[SOURCE DATA — start]
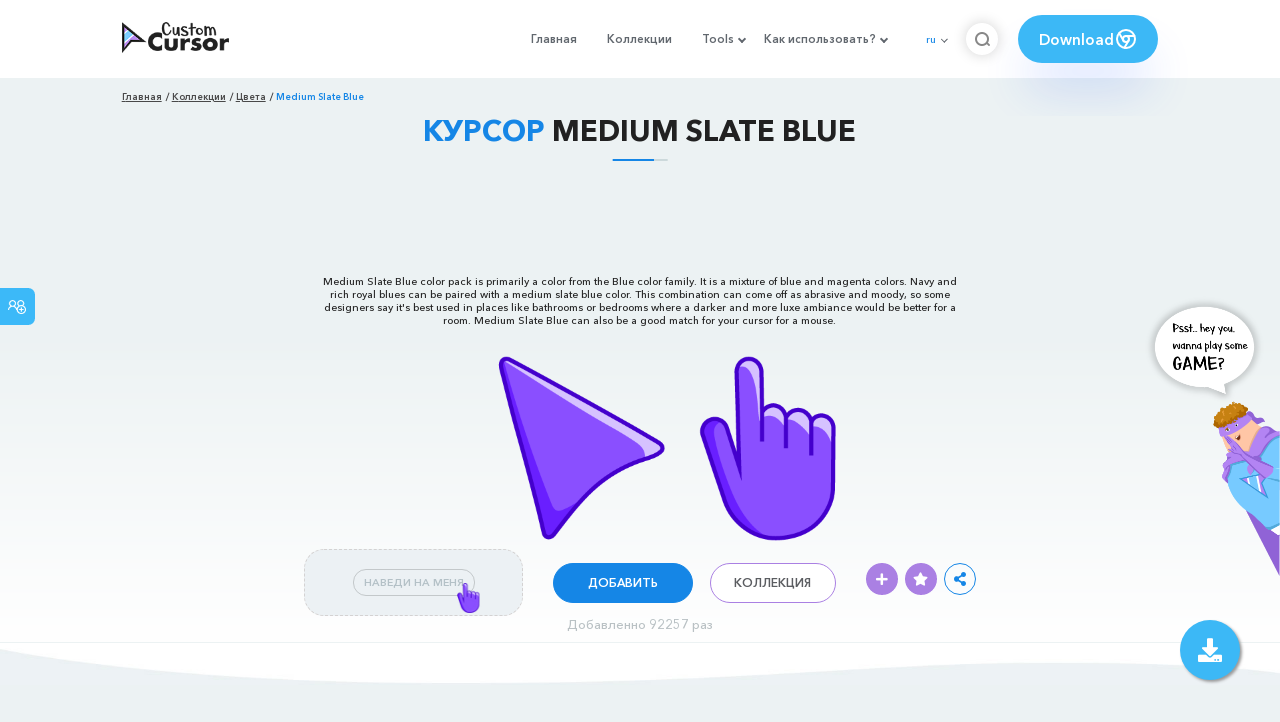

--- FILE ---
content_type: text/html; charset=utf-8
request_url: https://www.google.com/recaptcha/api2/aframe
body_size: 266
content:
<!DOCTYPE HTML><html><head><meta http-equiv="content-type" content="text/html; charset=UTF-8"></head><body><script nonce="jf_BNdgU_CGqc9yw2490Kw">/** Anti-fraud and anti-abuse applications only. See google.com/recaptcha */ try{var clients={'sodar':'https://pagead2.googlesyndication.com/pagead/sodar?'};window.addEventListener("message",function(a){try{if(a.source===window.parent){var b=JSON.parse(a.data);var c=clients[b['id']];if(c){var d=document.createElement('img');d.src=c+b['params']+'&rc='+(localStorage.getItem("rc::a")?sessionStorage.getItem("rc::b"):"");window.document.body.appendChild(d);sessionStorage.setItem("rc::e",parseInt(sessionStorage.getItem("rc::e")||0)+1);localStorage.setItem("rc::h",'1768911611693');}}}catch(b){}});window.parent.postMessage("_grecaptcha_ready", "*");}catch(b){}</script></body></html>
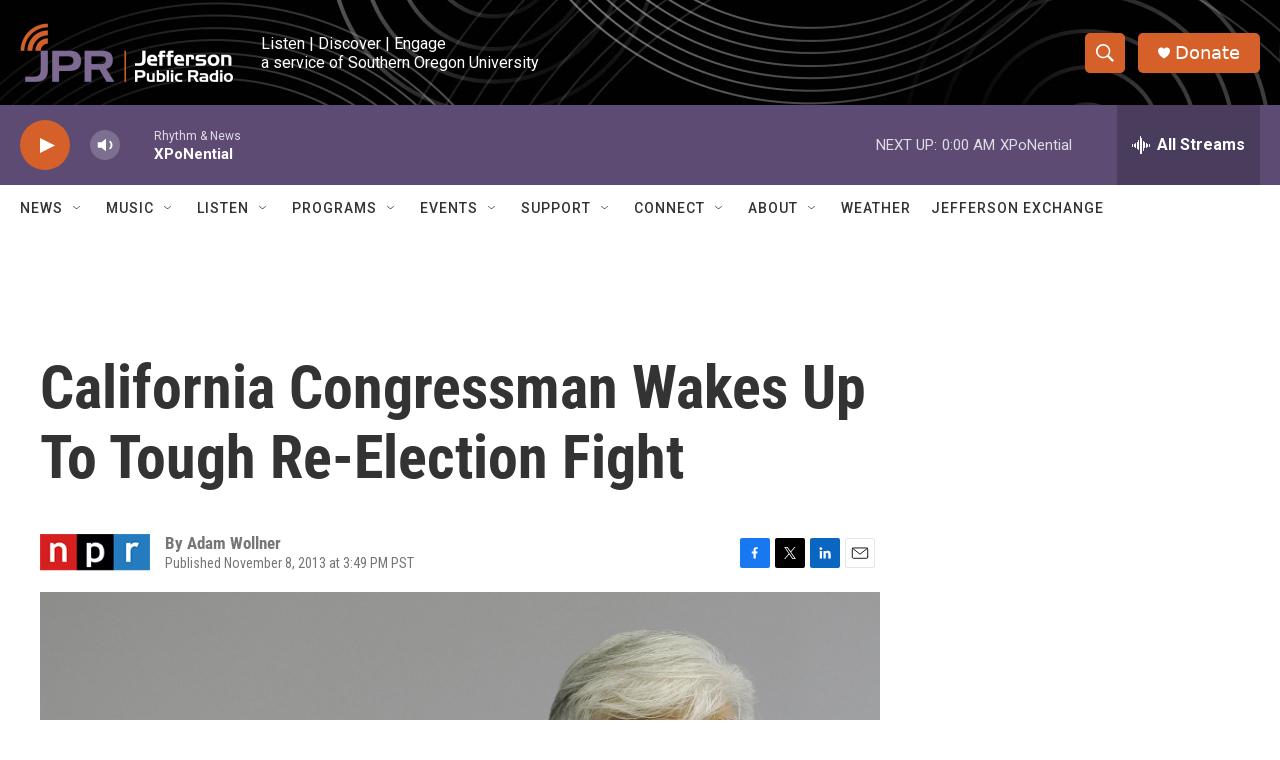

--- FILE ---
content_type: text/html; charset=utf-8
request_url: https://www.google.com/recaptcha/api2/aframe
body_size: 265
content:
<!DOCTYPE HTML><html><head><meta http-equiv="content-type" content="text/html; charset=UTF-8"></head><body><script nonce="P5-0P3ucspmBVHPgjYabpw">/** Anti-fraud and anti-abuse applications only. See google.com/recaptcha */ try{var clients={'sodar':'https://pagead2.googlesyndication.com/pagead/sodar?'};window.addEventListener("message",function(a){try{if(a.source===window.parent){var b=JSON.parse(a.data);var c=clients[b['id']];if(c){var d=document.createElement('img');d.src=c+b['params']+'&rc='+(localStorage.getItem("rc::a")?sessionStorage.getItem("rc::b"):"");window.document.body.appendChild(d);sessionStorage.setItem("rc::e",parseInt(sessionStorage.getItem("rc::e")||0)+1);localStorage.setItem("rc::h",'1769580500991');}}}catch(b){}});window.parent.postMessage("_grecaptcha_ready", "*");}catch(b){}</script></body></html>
[SOURCE DATA — finish]
WHAT THIS TASK INVOLVES: Each entry needs to be returned verbatim, with its pictures left out.

SOLUTION TO THE EXERCISE:
--- FILE ---
content_type: text/html; charset=utf-8
request_url: https://www.google.com/recaptcha/api2/aframe
body_size: 266
content:
<!DOCTYPE HTML><html><head><meta http-equiv="content-type" content="text/html; charset=UTF-8"></head><body><script nonce="jf_BNdgU_CGqc9yw2490Kw">/** Anti-fraud and anti-abuse applications only. See google.com/recaptcha */ try{var clients={'sodar':'https://pagead2.googlesyndication.com/pagead/sodar?'};window.addEventListener("message",function(a){try{if(a.source===window.parent){var b=JSON.parse(a.data);var c=clients[b['id']];if(c){var d=document.createElement('img');d.src=c+b['params']+'&rc='+(localStorage.getItem("rc::a")?sessionStorage.getItem("rc::b"):"");window.document.body.appendChild(d);sessionStorage.setItem("rc::e",parseInt(sessionStorage.getItem("rc::e")||0)+1);localStorage.setItem("rc::h",'1768911611693');}}}catch(b){}});window.parent.postMessage("_grecaptcha_ready", "*");}catch(b){}</script></body></html>

--- FILE ---
content_type: text/html; charset=utf-8
request_url: https://www.google.com/recaptcha/api2/aframe
body_size: 265
content:
<!DOCTYPE HTML><html><head><meta http-equiv="content-type" content="text/html; charset=UTF-8"></head><body><script nonce="P5-0P3ucspmBVHPgjYabpw">/** Anti-fraud and anti-abuse applications only. See google.com/recaptcha */ try{var clients={'sodar':'https://pagead2.googlesyndication.com/pagead/sodar?'};window.addEventListener("message",function(a){try{if(a.source===window.parent){var b=JSON.parse(a.data);var c=clients[b['id']];if(c){var d=document.createElement('img');d.src=c+b['params']+'&rc='+(localStorage.getItem("rc::a")?sessionStorage.getItem("rc::b"):"");window.document.body.appendChild(d);sessionStorage.setItem("rc::e",parseInt(sessionStorage.getItem("rc::e")||0)+1);localStorage.setItem("rc::h",'1769580500991');}}}catch(b){}});window.parent.postMessage("_grecaptcha_ready", "*");}catch(b){}</script></body></html>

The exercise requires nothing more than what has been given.